Our results revealed that HDACI impaired early phase IFN-γ signaling by downregulating JAK2. JAK2 is the key upstream component of the IFN-γ signaling pathway, the absence of which led to unresponsiveness to IFN-γ [38, 45, 46]. However, the previous studies reported several distinct mechanisms behind HDACI-elicited impaired IFN-γ signaling. One proposed that HDACI caused STAT1 hyperacetylation, which compromised its phosphorylation and activation [47, 48]. But the results were unable to be repeated by another group [49]. Others reported that HDACI upregulated suppressor of cytokine signaling (SOCS) gene expression, which is responsible for negative feedback regulation of IFN-γ signaling pathway [50, 51]. SOCS can downregulate JAK2 by accelerating its degeneration [52]. We revealed that both JAK2 mRNA and protein expression were decreased by HDACI treatment, which indicated HDAC’s role in transcriptional regulation of JAK2. Our results suggested certain HDACs took part in regulating B7-H1 expression. Recently isoform-selective HDAC inhibitors have been developed [53,54,55]. Whether they have a role in the more specific and targeted inhibition of B7-H1 than pan-HDAC inhibitors such as SAHA and TSA remains to be determined.

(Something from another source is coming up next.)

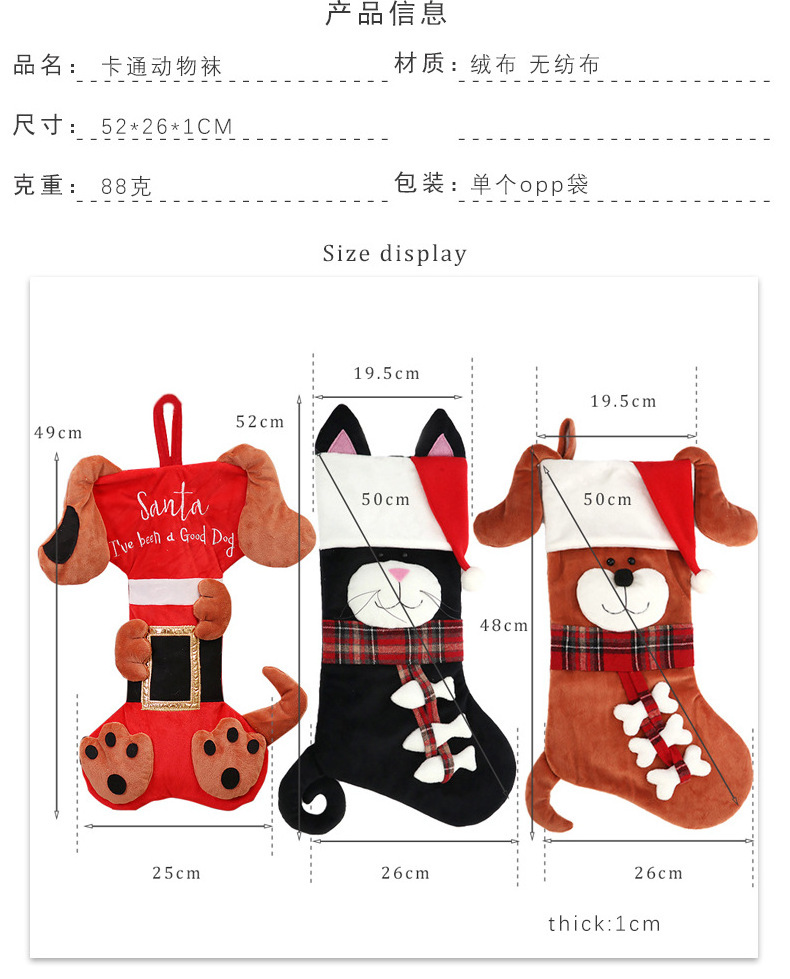 Classic Hanging Large Bone Shape Pet Dog Velvet Christmas Stockings for Christmas Decorations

HDACI has been shown to have widespread immuno-regulatory effects. Some reported that HDACI enhanced tumor immunity. It upregulated major histocompatibility complex (MHC) and co-stimulators CD40 and CD86 expression, promoting melanoma cells’ antigen presenting capability [24]. It suppressed regulatory T cells by modulating forkhead box P3 (Foxp3) expression [25, 26]. Furthermore, it upregulated the expression of natural killer group 2 member D (NKG2D) ligands on tumor cells, enhancing NK cell-mediated killing [56]. In contrast, others reported that HADCi repressed tumor immunity. For example, it increased myeloid-derived suppressor cell (MDSC) production [57]. The contradicting conclusions may derive from distinct experiment models and systems involved. From our point of view, HDACI enhanced tumor immunity by suppressing tumor B7-H1 expression in vitro and in vivo. The immuno-regulatory effect makes HDACI exert anti-tumor function independent of its cytotoxic effects. That makes it the ideal candidate for combinatory therapy with anti-B7-H1 to enhance efficacy and limit adverse effects. As a matter of fact, clinical trials evaluating safety and efficacy of combinatory therapy of HDACI and anti-B7-H1 in cancer patients are already on the way [58].

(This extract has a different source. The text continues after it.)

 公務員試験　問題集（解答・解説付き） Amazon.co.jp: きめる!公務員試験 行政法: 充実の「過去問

In our study, the observed in vivo tumor inhibition effect of HDACI was modest. There are three possible reasons. One is that the HDACI at the dose we used did not inhibit B7-H1 expression to an optimal level. As was shown in FACS results, relatively high expression of B7-H1 remained on tumors cells. The second is that compared with cell toxicity effects, immunological anti-tumor effects tend to require a longer time to show. In the short observation period, as was used in our study, immunological effects exerted by HDACI probably did not reach its maximal level. Thirdly, gastric cancer is a multifactorial and aggressive tumor. In our study, we focused on the possible immunological aspect of the tumor, while other factors may also have roles in promoting its growth. From our results, we inferred that the immunological effect may play a relatively minor part.

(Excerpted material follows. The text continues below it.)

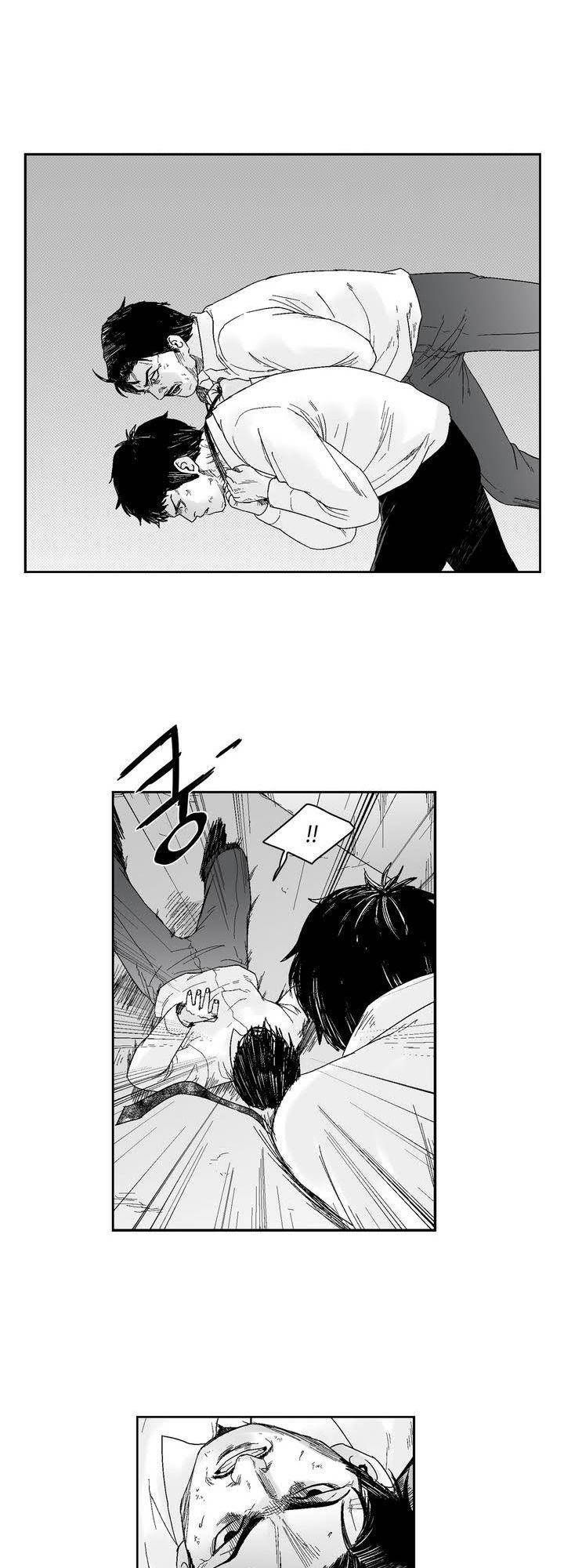 Dear Boy: Chapter 32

There are several limitations and unaddressed questions in our study. Firstly, HDACI’s inhibition of B7-H1 may be accompanied by other genes’ expression change because of the repression of the entire IFN-γ signaling. Secondly, the effect may be cell type specific. Thirdly, pan-HDACIs were used, and HDAC subtype’s function still needed to be further linearized. Besides, HDACI’s effect on the B7-H1 expression on the tumor-infiltrating immune cell was not examined.

Conclusions

IFN-γ-induced B7-H1 expression in GC cells requires HDAC. Inhibition of HDAC impaired IFN-γ’s ability to induce B7-H1 expression, resulting in reduced tumor growth and increased tumor-infiltrating CD8-positive T cells in mouse subcutaneous model. Mechanistically, inhibition of certain HDAC downregulated the expression of JAK2, the key component of the IFN-γ signaling pathway, which subsequently led to compromised activation of IFN-γ signaling and histone acetylation in B7-H1 gene promoter region. The role of HDAC in the regulation of B7-H1 expression suggests small molecular HDACI as a potential way of targeting B7-H1 in GC.